→ **要件 A**
リストの先頭の行から書き写しを始め、「[328,67,364,164]」を含む行で終えてください。両端の行も含め、各行を一字一句変えずに再現してください。

ビジネス生態系が競争力の源泉となっているトヨタや他のアジアの製造業

IT ConversationでJohn Seely Brown氏の講演を聞いた。表題のリンク先でMP3ファイルがダウンロードできる。氏はビジネスの生態系(business ecosystem)の分析で知られた人物である。ビジネスの生態系とは複数の企業が相互に結び付いているさま、相乗効果を上げているさまを指す。講演の中でアジアの製造業の生態系の事例を4つ紹介している。

トヨタ

トヨタは納入業者を値段で決めるのではなくて、製造原価で決める。納入業者は製造原価を明かさないが、トヨタの担当者は工場を視察することで非常に正確に製造原価を見積もることができる。
トヨタに直接納入する業者も、更にはその業者に対して納入する業者も、求められる仕様そのままの部品を上流に納入するのではなく、「このように少し仕様を変えればずっと安くなるのだが」といった提案をすることを期待されている。対話のネットワーク(network of conversation)と建設的な摩擦(constructive fliction)がそこにある。下流からの提案を受け入れるために上流が製品やサブアセンブリのデザインや製造方法を変更する。
また、製造過程で問題が生じるとただちに工場全体の操業を停止してコンテキストを固定したうえで問題解決に当たる。工場のすべての従業員に操業停止の権限がある。

中国のオートバイ産業

中国の重慶(Chongqing)のオートバイ産業は最初、国営工場を中心とするトップダウン形式だったが、1997年に転機が訪れた。国営工場に部品を納める業者同士が力を合わせて、新たなオートバイ製造のしくみを作りはじめたのだ。オートバイは4つの主要部品、フレーム、エンジン、サスペンション、風防(fairing)から構成されている。それら各主要部品に対する要求仕様を決め、それに沿って多数の下請け・孫請けの部品業者をまとめ、調整することで、従来よりずっと安く製造することができる。それが可能なのは、既存の製品をまねて製品を作るからである。重慶では喫茶店(tea houses)で下請け業者と孫請け業者が交渉して部品の具体的な仕様を決めている。非常に多くの交渉(swarm of negotiations)がおこなわれている。トヨタの事例で説明したのと同様のことがより非公式におこなわれている。
ホンダも重慶でオートバイ製造をおこなっているが、地元業者がおこなっている集団的革新の手法(swarm innovation technique)にはまったく歯が立たない。たとえばベトナムでのホンダのオートバイのシェアは1997年に90%だったのが、現在は30%に落ちてしまった。重慶のオートバイ製造の生態系は世界中で販売されているオートバイの過半数を生み出している。今は敵なしの状態である。

→ **データ**
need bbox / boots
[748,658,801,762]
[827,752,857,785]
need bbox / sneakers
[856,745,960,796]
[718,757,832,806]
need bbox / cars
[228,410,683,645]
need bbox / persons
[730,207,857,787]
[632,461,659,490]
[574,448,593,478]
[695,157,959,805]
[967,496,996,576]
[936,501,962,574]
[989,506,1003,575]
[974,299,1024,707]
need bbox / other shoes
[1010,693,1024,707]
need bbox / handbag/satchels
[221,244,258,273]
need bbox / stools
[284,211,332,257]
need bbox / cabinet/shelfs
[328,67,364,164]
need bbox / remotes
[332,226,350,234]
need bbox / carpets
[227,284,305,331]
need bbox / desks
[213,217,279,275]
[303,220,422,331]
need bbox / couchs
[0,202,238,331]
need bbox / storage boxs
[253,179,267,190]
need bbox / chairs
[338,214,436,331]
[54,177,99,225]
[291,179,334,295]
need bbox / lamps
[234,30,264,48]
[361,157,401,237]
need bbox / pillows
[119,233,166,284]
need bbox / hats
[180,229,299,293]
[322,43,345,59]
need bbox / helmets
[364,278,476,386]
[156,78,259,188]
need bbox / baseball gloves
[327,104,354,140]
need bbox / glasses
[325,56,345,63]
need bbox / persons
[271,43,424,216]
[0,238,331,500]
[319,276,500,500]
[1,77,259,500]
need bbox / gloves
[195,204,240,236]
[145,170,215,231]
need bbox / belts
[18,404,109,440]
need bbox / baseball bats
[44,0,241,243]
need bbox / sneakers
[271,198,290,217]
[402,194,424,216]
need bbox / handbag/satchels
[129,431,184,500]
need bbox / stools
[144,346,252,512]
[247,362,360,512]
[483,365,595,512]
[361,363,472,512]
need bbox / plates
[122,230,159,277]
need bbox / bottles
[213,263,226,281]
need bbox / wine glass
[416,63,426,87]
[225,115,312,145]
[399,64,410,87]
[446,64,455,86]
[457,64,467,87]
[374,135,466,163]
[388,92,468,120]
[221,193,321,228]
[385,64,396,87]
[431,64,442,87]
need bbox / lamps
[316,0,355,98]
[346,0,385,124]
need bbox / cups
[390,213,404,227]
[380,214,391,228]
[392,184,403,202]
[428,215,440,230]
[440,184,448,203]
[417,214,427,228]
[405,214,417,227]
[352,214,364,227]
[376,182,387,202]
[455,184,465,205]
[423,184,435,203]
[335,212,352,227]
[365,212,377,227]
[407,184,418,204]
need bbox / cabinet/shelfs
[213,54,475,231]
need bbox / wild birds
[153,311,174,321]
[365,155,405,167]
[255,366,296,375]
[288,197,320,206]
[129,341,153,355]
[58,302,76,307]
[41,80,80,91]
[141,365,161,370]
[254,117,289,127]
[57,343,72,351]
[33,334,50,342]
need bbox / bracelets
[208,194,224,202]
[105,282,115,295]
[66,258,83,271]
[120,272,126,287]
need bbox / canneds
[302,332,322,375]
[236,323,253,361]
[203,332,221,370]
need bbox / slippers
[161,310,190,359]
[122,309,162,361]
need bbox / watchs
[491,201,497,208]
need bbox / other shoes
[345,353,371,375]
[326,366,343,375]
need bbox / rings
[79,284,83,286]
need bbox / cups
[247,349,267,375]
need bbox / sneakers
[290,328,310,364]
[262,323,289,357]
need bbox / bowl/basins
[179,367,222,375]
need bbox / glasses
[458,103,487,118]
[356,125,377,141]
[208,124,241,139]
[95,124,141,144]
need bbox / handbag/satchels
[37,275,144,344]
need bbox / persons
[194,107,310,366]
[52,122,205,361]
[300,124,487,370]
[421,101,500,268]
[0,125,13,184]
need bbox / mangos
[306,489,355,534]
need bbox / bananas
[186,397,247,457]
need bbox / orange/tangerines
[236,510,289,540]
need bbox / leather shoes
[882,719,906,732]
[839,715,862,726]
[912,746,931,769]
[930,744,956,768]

→ **要件 B**
本文について答えてください。
(i) トヨタは納入業者を何で決めていますか？
(ii) 重慶のオートバイ産業に転機が訪れたのは何年ですか？
(iii) ベトナムでのホンダのオートバイのシェアは、現在何%ですか？

→ **出力結果 A**
need bbox / boots
[748,658,801,762]
[827,752,857,785]
need bbox / sneakers
[856,745,960,796]
[718,757,832,806]
need bbox / cars
[228,410,683,645]
need bbox / persons
[730,207,857,787]
[632,461,659,490]
[574,448,593,478]
[695,157,959,805]
[967,496,996,576]
[936,501,962,574]
[989,506,1003,575]
[974,299,1024,707]
need bbox / other shoes
[1010,693,1024,707]
need bbox / handbag/satchels
[221,244,258,273]
need bbox / stools
[284,211,332,257]
need bbox / cabinet/shelfs
[328,67,364,164]

→ **出力結果 B**
(i) 製造原価
(ii) 1997年
(iii) 30%